Comment: Fr. Lluc TORCAL Monk of Santa Maria de Poblet (Santa Maria de Poblet, Tarragona, Spain)
The kingdom of God has drawn near to you
Today, in St. Luke's feast —the Evangelist of Christ's gentleness and meekness— the Church proclaims this Gospel where the main traits Christ's apostles must have, are established.
In the first place, the apostles have been directly called by the Lord, and mandated by him, to go out on his behalf: it is Jesus himself who calls whom He wants to entrust with a concrete mission! "The Lord appointed seventy-two other disciples and sent them two by two ahead of him to every town and place, where He himself was to go" (Lk 10:1).
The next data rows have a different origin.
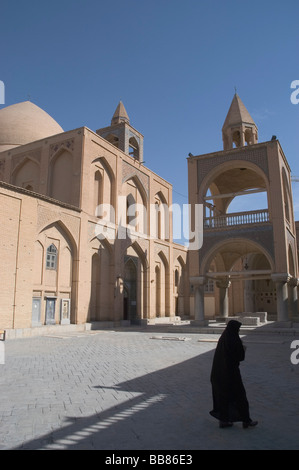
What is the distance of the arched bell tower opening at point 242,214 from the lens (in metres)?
17.9

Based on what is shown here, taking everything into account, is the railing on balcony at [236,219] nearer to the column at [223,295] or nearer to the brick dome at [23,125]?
the column at [223,295]

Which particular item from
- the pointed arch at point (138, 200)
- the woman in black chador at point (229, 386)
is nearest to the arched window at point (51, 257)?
the pointed arch at point (138, 200)

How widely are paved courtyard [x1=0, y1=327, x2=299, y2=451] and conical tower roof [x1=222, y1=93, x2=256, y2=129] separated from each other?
49.8 feet

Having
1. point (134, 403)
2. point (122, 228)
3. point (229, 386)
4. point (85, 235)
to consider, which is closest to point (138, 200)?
point (122, 228)

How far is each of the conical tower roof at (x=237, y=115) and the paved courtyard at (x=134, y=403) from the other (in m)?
15.2

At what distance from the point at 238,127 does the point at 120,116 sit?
9658 mm

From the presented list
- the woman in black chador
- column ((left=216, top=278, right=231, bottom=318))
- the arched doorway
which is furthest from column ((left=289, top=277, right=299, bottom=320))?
the woman in black chador

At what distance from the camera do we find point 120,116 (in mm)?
27688

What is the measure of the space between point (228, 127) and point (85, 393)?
62.2 ft

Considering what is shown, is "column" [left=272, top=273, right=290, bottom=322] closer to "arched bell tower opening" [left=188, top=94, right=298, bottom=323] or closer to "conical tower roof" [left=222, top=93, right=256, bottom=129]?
"arched bell tower opening" [left=188, top=94, right=298, bottom=323]

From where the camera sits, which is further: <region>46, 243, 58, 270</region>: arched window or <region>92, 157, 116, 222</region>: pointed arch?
<region>92, 157, 116, 222</region>: pointed arch

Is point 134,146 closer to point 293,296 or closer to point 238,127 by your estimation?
point 238,127

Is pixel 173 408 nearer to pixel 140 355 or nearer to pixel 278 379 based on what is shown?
pixel 278 379

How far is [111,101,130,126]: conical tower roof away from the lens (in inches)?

And, because the apostle has been delegated by the Lord, he is, on top of everything, entirely dependent upon him. "Set off without purse or bag or sandals; and do not stop at the homes of those you know" (Lk 10:4). Jesus' prohibition to his disciples mostly implies they must completely rely on their Lord Jesus, abandoning themselves to him, up to the point of leaving in his hands whatever is most essential for their lives: the Lord, who takes care of the iris flowers in the prairie and feeds the little birds, wants his disciples to look, in the first place, for the Kingdom of Heaven and not, instead, "to seek what you are to eat and what you are to drink, and not worry anymore. All the nations of the world seek for these things, and your Father knows that you need them" (Lk 12:29-30).
The apostles are still who prepare the path for their Lord, by announcing his peace and healing the sick, thus, evidencing the coming of his Kingdom. The apostle's task is, therefore, of paramount importance in and for the life of the Church, because the future welcome of the Master amongst men will depend upon it.
The best testimony of the feast of an Evangelist —who has narrated the announcement of the Good News—, is to make us think of the apostolic and evangelizing dimension of our Christian life.